### Text to read
━━━
We will use an auxiliary array to keep end elements. The maximum length of this array is that of input. In the worst case the array divided into N lists of size one (note that it does’t lead to worst case complexity). To discard an element, we will trace ceil value of A[i] in auxiliary array (again observe the end elements in your rough work), and replace ceil value with A[i]. We extend a list by adding element to auxiliary array. We also maintain a counter to keep track of auxiliary array length.
Bonus: You have learnt Patience Sorting technique partially 🙂
Here is a proverb, “Tell me and I will forget. Show me and I will remember. Involve me and I will understand.” So, pick a suit from deck of cards. Find the longest increasing sub-sequence of cards from the shuffled suit. You will never forget the approach. 🙂
Update – 17 July, 2016: Quite impressive reponses from the readers and few sites referring the post, feeling happy as my hardwork helping others. It looks like readers are not doing any homework prior to posting comments. Requesting to run through some examples after reading the article, and please do your work on paper (don’t use editor/compiler). The request is to help yourself. Profess to ‘know’ is different from real understanding (no disrespect). Given below was my personal experience.
Initial content preparation took roughly 6 hours to me. But, it was a good lesson. I finished initial code in an hour. When I start writing content to explain the reader, I realized I didn’t understand the cases. Took my note book (I have habit of maintaining binded note book to keep track of my rough work), and after few hours I filled nearly 15 pages of rough work. Whatever the content you are seeing in the gray colored example is from these pages. All the thought process for the solution triggered by a note in the book ‘Introduction to Algorithms by Udi Manber’, I strongly recommend to practice the book.
━━━
[Data extracted from a collection]
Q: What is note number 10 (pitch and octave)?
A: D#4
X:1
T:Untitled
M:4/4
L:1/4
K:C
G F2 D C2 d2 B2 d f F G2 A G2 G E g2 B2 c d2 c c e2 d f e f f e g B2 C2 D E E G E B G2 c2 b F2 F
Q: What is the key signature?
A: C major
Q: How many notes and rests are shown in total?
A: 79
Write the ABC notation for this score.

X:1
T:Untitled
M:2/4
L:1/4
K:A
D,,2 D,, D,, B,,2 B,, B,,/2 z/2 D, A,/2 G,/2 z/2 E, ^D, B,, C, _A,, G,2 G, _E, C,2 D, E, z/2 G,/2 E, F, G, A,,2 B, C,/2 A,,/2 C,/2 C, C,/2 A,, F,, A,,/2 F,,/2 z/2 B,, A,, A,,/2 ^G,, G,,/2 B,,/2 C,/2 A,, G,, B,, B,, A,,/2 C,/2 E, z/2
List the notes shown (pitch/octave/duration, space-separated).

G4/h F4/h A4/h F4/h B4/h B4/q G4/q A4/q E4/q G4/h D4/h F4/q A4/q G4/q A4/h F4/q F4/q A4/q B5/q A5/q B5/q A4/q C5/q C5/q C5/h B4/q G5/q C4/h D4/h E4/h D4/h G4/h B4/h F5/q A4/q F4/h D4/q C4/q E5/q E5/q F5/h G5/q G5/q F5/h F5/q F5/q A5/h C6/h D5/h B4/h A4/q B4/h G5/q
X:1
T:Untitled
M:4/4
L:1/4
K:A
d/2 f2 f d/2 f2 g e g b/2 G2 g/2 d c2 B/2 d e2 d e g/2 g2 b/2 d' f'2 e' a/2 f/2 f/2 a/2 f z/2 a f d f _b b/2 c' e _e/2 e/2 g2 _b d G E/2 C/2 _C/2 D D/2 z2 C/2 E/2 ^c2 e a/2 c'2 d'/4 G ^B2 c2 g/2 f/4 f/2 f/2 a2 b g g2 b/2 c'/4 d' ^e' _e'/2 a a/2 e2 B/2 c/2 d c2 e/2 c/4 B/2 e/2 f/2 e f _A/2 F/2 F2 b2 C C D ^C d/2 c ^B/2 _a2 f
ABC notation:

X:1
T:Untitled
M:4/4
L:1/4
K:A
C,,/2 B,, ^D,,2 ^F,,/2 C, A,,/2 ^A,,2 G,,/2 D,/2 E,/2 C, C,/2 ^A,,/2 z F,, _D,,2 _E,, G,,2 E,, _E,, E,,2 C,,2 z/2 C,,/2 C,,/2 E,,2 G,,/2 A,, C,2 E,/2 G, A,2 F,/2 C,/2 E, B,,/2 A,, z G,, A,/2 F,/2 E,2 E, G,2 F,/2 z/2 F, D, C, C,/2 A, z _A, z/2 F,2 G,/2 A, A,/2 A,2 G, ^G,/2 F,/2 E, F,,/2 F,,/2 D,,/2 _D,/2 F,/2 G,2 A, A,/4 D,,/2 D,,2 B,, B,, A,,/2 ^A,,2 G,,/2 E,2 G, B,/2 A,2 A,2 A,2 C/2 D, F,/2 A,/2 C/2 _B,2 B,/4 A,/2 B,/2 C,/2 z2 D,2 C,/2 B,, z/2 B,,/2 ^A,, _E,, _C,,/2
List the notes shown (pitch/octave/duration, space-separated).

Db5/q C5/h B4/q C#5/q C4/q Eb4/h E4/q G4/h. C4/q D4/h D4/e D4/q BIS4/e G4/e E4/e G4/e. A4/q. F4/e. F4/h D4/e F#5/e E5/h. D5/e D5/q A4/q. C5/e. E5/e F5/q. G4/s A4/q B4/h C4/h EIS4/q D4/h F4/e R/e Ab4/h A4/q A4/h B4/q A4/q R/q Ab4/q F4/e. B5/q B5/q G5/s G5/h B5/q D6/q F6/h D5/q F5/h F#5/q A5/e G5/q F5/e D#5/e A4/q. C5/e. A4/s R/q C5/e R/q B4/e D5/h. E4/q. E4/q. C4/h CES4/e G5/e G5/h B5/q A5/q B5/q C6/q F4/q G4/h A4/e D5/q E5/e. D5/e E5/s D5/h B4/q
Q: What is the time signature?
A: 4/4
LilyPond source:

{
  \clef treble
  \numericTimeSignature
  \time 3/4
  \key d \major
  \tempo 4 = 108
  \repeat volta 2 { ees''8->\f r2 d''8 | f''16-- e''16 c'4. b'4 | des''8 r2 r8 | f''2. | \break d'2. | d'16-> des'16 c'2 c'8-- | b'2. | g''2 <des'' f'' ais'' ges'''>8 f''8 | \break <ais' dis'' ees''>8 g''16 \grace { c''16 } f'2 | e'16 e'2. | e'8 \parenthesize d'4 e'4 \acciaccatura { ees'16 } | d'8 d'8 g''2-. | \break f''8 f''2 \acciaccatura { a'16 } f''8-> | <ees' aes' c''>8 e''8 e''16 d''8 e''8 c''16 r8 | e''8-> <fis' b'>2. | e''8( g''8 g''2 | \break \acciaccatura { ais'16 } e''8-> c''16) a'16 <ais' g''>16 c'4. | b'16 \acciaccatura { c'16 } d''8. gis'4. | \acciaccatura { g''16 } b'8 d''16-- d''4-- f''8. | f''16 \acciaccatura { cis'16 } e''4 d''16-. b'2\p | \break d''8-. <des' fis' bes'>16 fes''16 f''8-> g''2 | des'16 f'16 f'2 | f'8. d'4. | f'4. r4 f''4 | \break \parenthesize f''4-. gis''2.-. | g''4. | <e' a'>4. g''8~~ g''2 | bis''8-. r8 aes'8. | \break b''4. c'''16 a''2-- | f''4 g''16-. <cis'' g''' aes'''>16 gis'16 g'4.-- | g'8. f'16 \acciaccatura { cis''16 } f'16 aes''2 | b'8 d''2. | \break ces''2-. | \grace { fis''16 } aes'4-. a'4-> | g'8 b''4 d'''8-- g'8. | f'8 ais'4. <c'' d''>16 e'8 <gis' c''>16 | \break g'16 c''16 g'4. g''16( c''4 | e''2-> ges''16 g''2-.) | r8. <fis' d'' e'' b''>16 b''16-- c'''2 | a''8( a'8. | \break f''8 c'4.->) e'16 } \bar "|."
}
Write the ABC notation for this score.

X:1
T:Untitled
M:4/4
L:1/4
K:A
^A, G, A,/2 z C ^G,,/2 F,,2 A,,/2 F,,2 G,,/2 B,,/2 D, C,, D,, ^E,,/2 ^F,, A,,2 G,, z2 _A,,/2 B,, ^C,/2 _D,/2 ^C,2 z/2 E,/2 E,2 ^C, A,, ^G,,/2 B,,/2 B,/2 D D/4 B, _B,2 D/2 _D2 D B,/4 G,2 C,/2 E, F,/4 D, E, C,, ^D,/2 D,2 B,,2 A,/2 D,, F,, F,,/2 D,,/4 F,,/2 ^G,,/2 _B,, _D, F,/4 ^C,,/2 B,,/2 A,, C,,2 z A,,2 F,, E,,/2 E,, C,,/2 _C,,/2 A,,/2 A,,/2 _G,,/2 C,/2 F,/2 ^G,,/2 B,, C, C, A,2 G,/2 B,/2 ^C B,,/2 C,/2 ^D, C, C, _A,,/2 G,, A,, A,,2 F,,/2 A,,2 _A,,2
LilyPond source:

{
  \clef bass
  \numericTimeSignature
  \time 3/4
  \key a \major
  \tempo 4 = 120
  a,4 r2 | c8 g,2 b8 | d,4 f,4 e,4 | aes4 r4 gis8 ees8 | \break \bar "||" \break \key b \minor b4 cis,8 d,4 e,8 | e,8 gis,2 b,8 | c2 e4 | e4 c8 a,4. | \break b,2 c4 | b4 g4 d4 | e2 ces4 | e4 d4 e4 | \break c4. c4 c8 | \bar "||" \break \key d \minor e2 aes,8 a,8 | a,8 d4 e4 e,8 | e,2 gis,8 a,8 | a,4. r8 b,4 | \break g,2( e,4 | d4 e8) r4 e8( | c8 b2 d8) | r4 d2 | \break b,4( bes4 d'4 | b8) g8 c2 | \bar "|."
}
━━━
### Complete the following
1. In the text on the longest increasing subsequence, which book contained the note that triggered the thought process for the solution?
2. Write out the text on the longest increasing subsequence word for word, everything from "Initial content preparation took" down to "to practice the book.".

### Results by task
1. 'Introduction to Algorithms by Udi Manber'

2.
Initial content preparation took roughly 6 hours to me. But, it was a good lesson. I finished initial code in an hour. When I start writing content to explain the reader, I realized I didn’t understand the cases. Took my note book (I have habit of maintaining binded note book to keep track of my rough work), and after few hours I filled nearly 15 pages of rough work. Whatever the content you are seeing in the gray colored example is from these pages. All the thought process for the solution triggered by a note in the book ‘Introduction to Algorithms by Udi Manber’, I strongly recommend to practice the book.